A house explodes, taking a neighborhood with it. Bodies begin to fall. And the only person who may hold all the answers is badly burned, locked in a hospital isolation ward – and apparently doesn’t even speak an understandable language. Aswan! Mennon! Gal! Tick tick! Tick tick!
When the Tik-Tik Sings is one of the more creative horror stories I have read. The story is chilling in its very inanity at points – simple sounds, shadows in the night. The beat of wings and the simple Tik-tik from the dark.

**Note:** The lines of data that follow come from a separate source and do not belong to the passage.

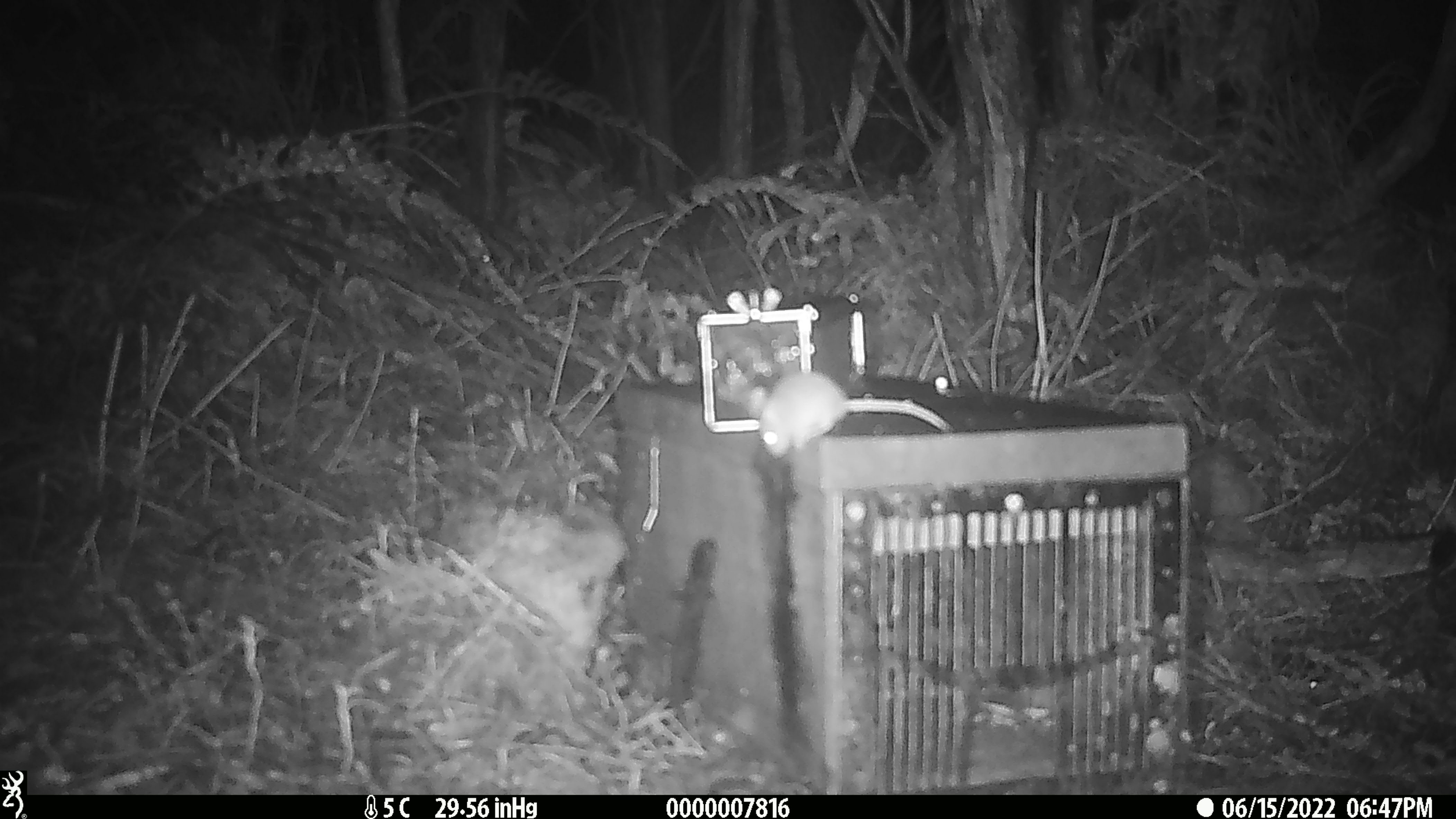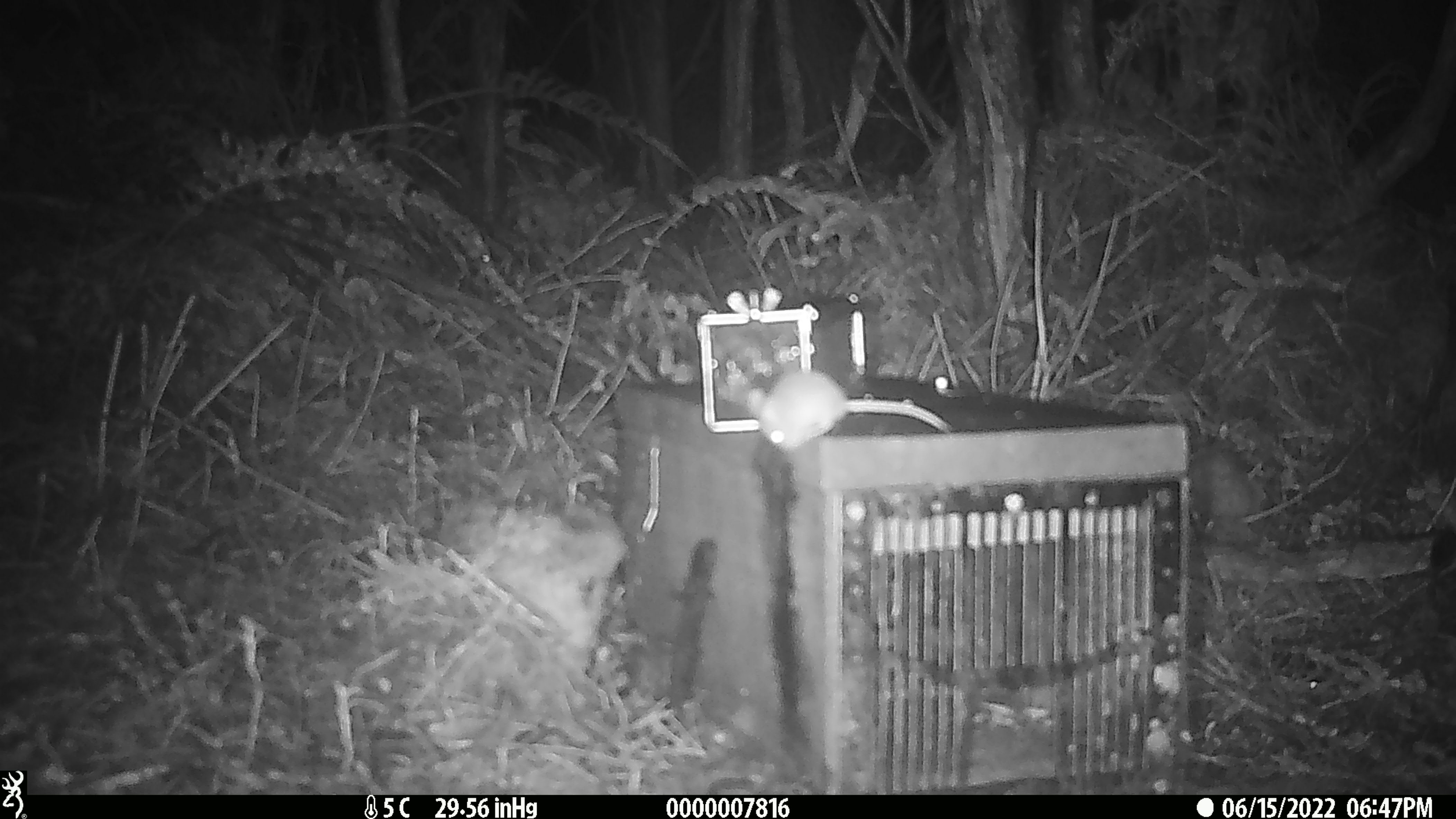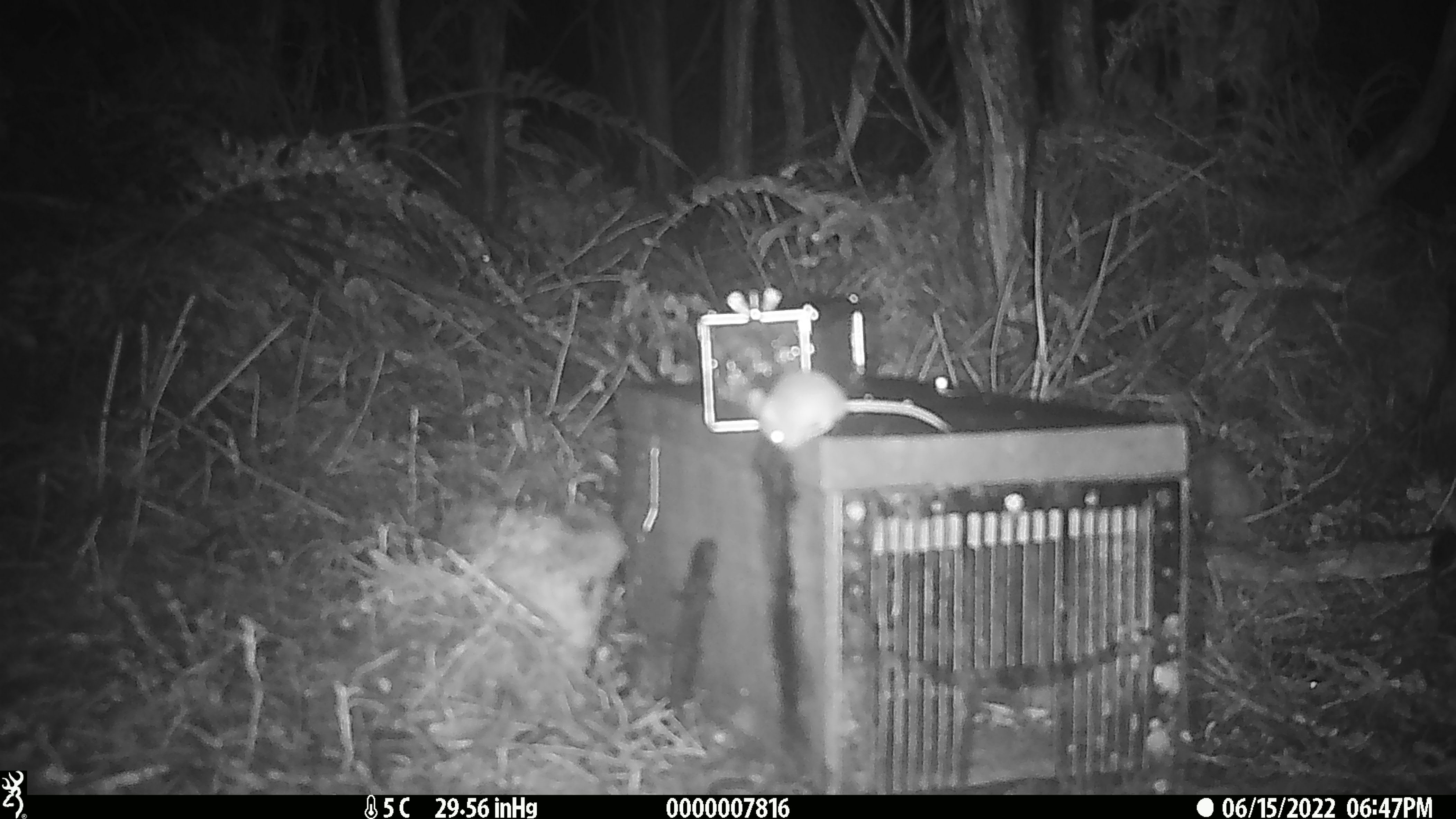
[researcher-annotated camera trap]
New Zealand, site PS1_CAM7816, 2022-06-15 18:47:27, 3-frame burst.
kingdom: Animalia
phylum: Chordata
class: Mammalia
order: Rodentia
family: Muridae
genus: Mus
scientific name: Mus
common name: mouse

A police sergeant. A fireman. A simple man with the mentality of a seven-year-old and a gentle heart. And, an undying monster. Will it end? Or can it?
A story for campfires and dark nights, When the Tik-Tik Sings is the perfect shivery, bump in the night tale.
This is the first Doug Lamoreaux book I have read, and as much as I loved the story, I admit to being disturbed at how a book by an author nominated for the Rondo, Lord Ruthven, and Pushcart prizes, as well as the first-ever recipient of the Horror Society’s Igor Award for fiction, could feel comfortable publishing a book with the number of editorial errors I found doing a simple read, not even looking for them. It was disappointing.